→ THE TASK: The answer should reproduce the listing below character for character.

→ DATA SEGMENT:
..............................

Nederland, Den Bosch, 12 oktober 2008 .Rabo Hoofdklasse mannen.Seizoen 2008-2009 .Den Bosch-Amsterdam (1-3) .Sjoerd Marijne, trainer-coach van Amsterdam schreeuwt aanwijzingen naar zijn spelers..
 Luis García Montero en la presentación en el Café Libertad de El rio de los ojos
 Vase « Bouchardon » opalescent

..............................

→ OUTPUT OF THE TASK:
Nederland, Den Bosch, 12 oktober 2008 .Rabo Hoofdklasse mannen.Seizoen 2008-2009 .Den Bosch-Amsterdam (1-3) .Sjoerd Marijne, trainer-coach van Amsterdam schreeuwt aanwijzingen naar zijn spelers..
 Luis García Montero en la presentación en el Café Libertad de El rio de los ojos
 Vase « Bouchardon » opalescent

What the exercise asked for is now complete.